Planning For Your Next Year Tax Deductions

Filing your taxes can be a complicated and confusing process. If you are a home owner you may have many different home tax deductions and credits to consider.

Since we recently passed the filing date for 2012 taxes, it may be a good time to plan for next year and get your tax tracking systems in place. Check carefully to make sure that you are not making any of these common homeowner tax mistakes – which could cost you money or get you in trouble with the IRS.

Miscalculating Your Home Office Tax Deduction

If you work from home, you will be able to deduct a percentage of your housing costs for your home office. However, most people don’t know how to calculate this and don’t realize that it also has to be recaptured when you eventually sell your home. You will only want to claim it if it is worth it, so make sure you know exactly what you can write off.

Failing To Keep Track Of Home Expenses

Don’t forget to keep a record of home maintenance, repair expenses and any other relevant documents as you go along.   The money you spend on improving your property can help offset future capital gains tax. Keeping good records will save you a lot of headaches when tax time comes around.

Forgetting To Pay Tax On Capital Gains

If you have sell your primary residence this year, you will need to pay capital gains tax on any profit that you have received. Capital gains are the amount that you gained on the property’s value – so if you bought it for $150,000 and sold it for $300,000, your capital gains are $150,000. You may be able to exclude $250,000 of any profits for taxes, or $500,000 if you are a married couple if this exclusion stays the same as in 2012.

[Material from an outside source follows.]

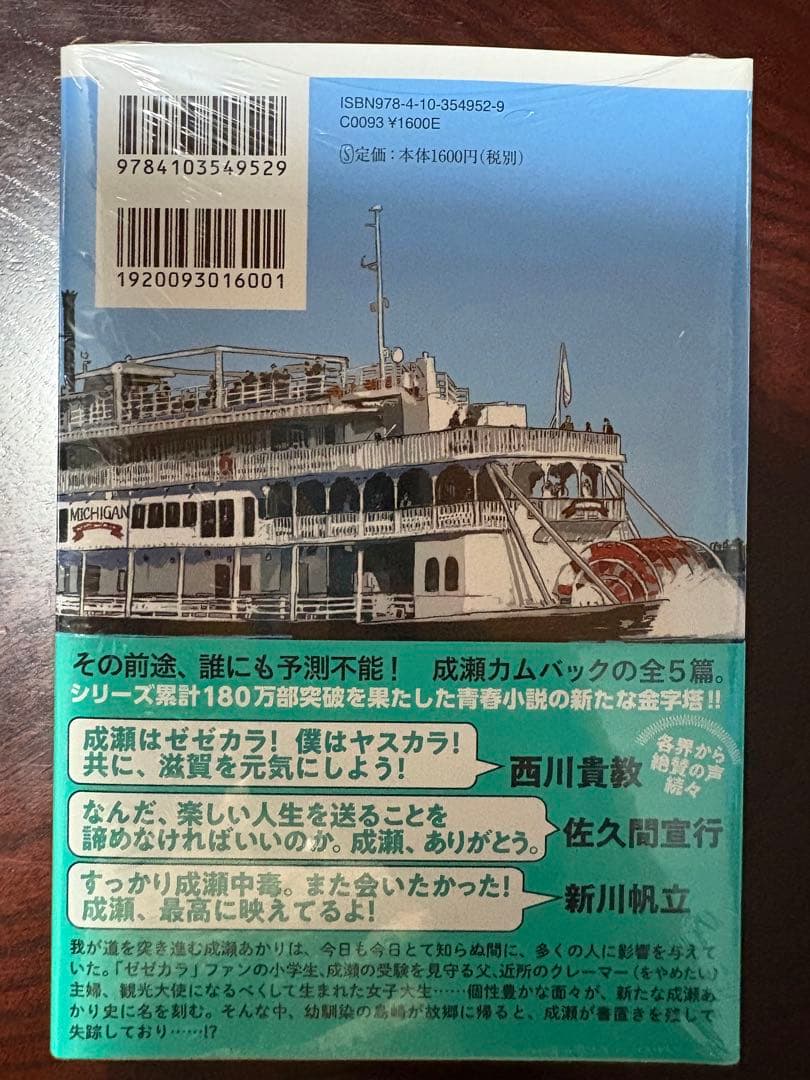 成瀬シリーズ、あたり直筆サイン本3冊セット 新品未開封★シュリンク付き★特典封入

Deducting The Wrong Year For Property Taxes

Remember that you must take the tax deduction for your property taxes in the year that you have actually paid them. No matter what the date is on your property taxes bill, you should enter the amount that you paid in the calendar year. If you confuse this part, you might end up claiming the incorrect amount for the year.

These are just a few of the common mistakes that home owners can make when filing their taxes. Avoiding these mistakes will ensure that you pay the right amount and avoid any hassle from the IRS.  Also, please double-check all of these suggestions with a qualified, licensed tax preparer in the Woodland Park  area.